There’s really no other way to say this but bookbinding is truly, truly awesome. The first Designer Bookbinders International Competition was held earlier this year, with bookbinders from all around the world dusting off their block presses and endpapers to enter. The following images are taken from the 117 short-listed entries, which took on the theme of water as their inspiration. For further entries, have a look at this Guardian slideshow.

Bookbinding-alain-taral-f-009 1. Winner: Alain Taral. Binding made out of pear wood covered with Karelian birch veneer. Inspired by the idea that ‘water comes to us from rocks, from mother earth, but also from clouds, sometimes from tears … just a few drops that come together to form streams and lakes’.

Bookbinding-jenni-grey-un-001 2. Runner-up: Jenni Grey. The pages have been divided into two bindings, ‘Water’ and ‘Waterborn’; both featuring machine-embroidered grey Dypion-style fabric and airbrushed endpapers.
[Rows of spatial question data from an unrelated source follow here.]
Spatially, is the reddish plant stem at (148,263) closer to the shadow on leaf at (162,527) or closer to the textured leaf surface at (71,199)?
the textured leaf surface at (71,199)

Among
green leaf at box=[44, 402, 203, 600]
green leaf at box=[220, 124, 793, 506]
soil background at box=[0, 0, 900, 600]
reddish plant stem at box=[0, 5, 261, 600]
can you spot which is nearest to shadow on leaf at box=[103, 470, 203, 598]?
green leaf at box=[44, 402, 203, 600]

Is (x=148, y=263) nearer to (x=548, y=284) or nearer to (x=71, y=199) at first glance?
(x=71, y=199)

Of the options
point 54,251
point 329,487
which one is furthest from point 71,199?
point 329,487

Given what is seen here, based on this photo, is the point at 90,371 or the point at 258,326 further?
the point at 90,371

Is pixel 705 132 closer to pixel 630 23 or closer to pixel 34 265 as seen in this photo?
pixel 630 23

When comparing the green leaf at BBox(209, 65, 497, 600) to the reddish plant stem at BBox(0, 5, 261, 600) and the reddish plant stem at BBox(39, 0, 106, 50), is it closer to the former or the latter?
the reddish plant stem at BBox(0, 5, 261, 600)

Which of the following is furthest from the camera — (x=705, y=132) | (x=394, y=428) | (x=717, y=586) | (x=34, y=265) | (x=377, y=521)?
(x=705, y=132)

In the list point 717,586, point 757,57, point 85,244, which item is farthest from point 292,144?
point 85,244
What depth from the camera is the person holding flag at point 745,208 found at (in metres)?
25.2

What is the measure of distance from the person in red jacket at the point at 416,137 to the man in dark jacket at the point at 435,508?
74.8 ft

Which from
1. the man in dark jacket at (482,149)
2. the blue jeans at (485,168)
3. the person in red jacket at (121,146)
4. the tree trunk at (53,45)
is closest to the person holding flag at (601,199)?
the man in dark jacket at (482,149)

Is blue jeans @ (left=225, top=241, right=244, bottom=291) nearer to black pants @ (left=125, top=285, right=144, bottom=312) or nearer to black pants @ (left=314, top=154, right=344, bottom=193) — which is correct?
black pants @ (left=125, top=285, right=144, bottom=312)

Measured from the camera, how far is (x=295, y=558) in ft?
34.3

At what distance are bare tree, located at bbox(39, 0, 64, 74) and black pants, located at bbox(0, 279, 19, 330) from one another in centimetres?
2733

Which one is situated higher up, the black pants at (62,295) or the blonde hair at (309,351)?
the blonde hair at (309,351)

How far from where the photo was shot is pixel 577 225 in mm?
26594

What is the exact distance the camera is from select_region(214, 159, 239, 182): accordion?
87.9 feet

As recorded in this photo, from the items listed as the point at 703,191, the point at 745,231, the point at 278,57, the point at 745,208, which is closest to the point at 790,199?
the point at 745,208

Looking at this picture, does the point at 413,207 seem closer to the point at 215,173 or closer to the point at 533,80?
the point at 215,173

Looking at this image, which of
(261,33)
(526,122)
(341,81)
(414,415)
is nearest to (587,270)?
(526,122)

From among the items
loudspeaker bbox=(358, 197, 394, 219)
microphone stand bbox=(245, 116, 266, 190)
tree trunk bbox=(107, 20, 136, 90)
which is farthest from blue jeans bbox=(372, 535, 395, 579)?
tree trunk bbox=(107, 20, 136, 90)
The sign was inspired by the light and shade created by sun and clouds on the surface of the sea, and echoes the marbling forms in the text.

Bookbinding-christine-sie-011 3. Christine Sieber. Polycarbonate covers varnished with car lacquer using airbrush techniques. Rotating sections of multicoloured airbrushed acetate are articulated within the front and back covers.

Bookbinding-george-kirkpa-013 4. George Kirkpatrick. Bound in calf and various goatskins with palladium tooling, silver rhodium and gilded brass. Inspired by the idea of a drop of water landing on the dried mud and soaking through to the back cover, where dormant seeds spring to life.

Bookbinding-yukiko-uchida-008 5. Yukiko Uchida. Brown Japanese paper spine textured with cactus thread. The cream Japanese paper boards with movable magnetic sculptured fish are covered in red boxcalf. The Japanese endpapers are dark blue and the flexible jacket is of varnished wood.


 

Comments

by Sam
22 Jul 09 at 14:27

Eerie - I've just spent the morning at the Melbourne Museum of Printing in Footscray, learning about bookbinding. Well worth a look if you're this interested in bookbinding - it really reveals how much of a craft it is.